*Exercises to complete:*
1. According to the weight-loss post, how many years after graduation did Facebook bring the writer back together with old high school girlfriends?
2. Return the words of the weight-loss post exactly, starting with "My high school" and going on through "good on it.".

Facebook has brought me and my old girlfriends from high school back together 17 years post-graduation. For the last two years, we have been meeting up several times a year and having a great time. Before I lost the weight, I would commit to a night out with them, and then find myself mentally waffling on whether or not I should actually go. I would tell myself I had nothing to wear, and this was true because nothing fit. In the end, I always went and was glad I didn't sit on the sidelines because I felt I was too fat and embarrassed. The truth is that there were occasions where I hid inside my too large body and missed out on life. Years ago, I turned down a good friend who asked me to be a bridesmaid because I felt I was too fat. The friend and I had been bridesmaids in a wedding a couple years prior. We were both thin at the time, and she made fun of the "fat bridesmaid" in the wedding party. So, I turned her down not wanting to be the "fat bridesmaid" she talked about in HER wedding. I missed my sister's graduation from college, the first college graduation in our entire extended family, because I felt too fat. I didn't attend my aunt's wedding because I was pregnant, had gained 60 lbs, and didn't want to be seen. And those were just the big moments that I recall. I am sure there were a million little moments I missed hiding under my fat.
My high school friends and I got together between Christmas and New Years. I was at my absolute fattest and feeling it. Even though I tried to look good, I am just not one of those women who can look drop dead gorgeous even when they are overweight. Oh, how I envy those women! But my skin suffers, the light in my eyes is dim, my hair was falling out and looking drab. THAT NIGHT I declared out loud to my friends that THIS meal would be my last indulgence for awhile. I never talk about my weight. I never make public declarations of my fatness. But this night, I said it aloud purposely because I knew if I did, I would have to make good on it.
I thought I had no before photos. I hid from the camera. But the margaritas were strong in Mexican Town that night and it lowered my inhibitions. Nearly eight months later, a friend e-mailed me the photos from this night. I've been struggling lately, some days at maintenance, some at a deficit, and some days over. The days have been balancing each other out, and so I have maintained, but this photo came at the perfect time to remind myself of what will happen if I keep allowing the bad habits to creep back in.
This is a photo from the night when I publicly declared enough is enough, this is the last time you will see me fat. And I meant it.
And here I am on the left, 35 lbs lighter and 100 times happier at our latest girls night out seven months later.

*Source material:*
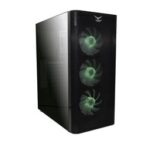 Gabinete Gamer Full ATX Zed Rgb Cristral Tmplado 3 Ventiladores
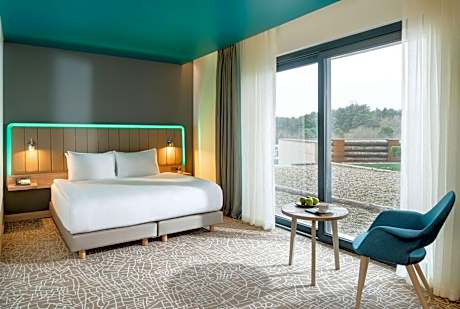 Studio with Forest View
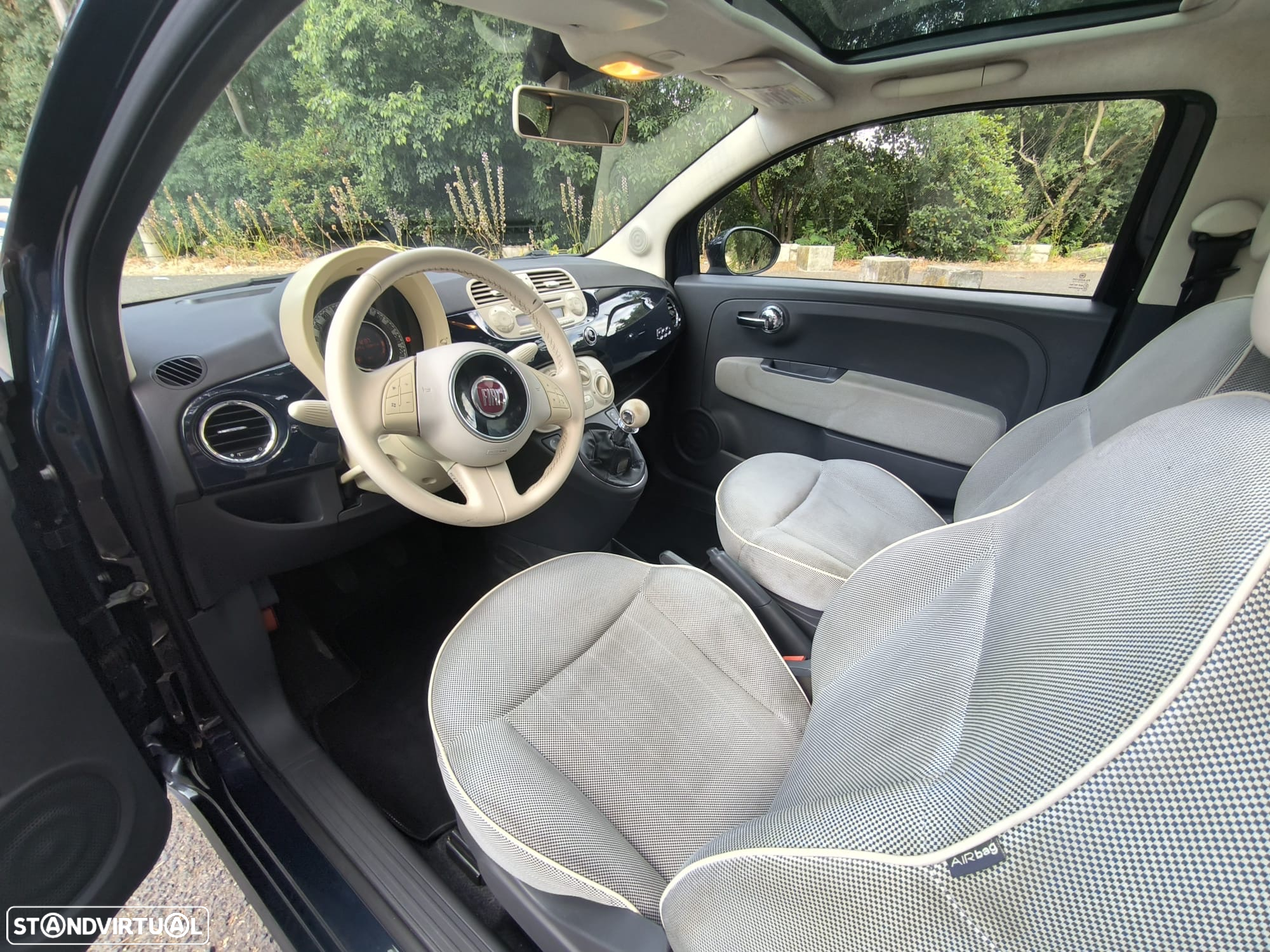 Fiat 500 1.2 Lounge Start&Stop - 7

*Answers by task:*
1. 17 years after graduation.

2.
My high school friends and I got together between Christmas and New Years. I was at my absolute fattest and feeling it. Even though I tried to look good, I am just not one of those women who can look drop dead gorgeous even when they are overweight. Oh, how I envy those women! But my skin suffers, the light in my eyes is dim, my hair was falling out and looking drab. THAT NIGHT I declared out loud to my friends that THIS meal would be my last indulgence for awhile. I never talk about my weight. I never make public declarations of my fatness. But this night, I said it aloud purposely because I knew if I did, I would have to make good on it.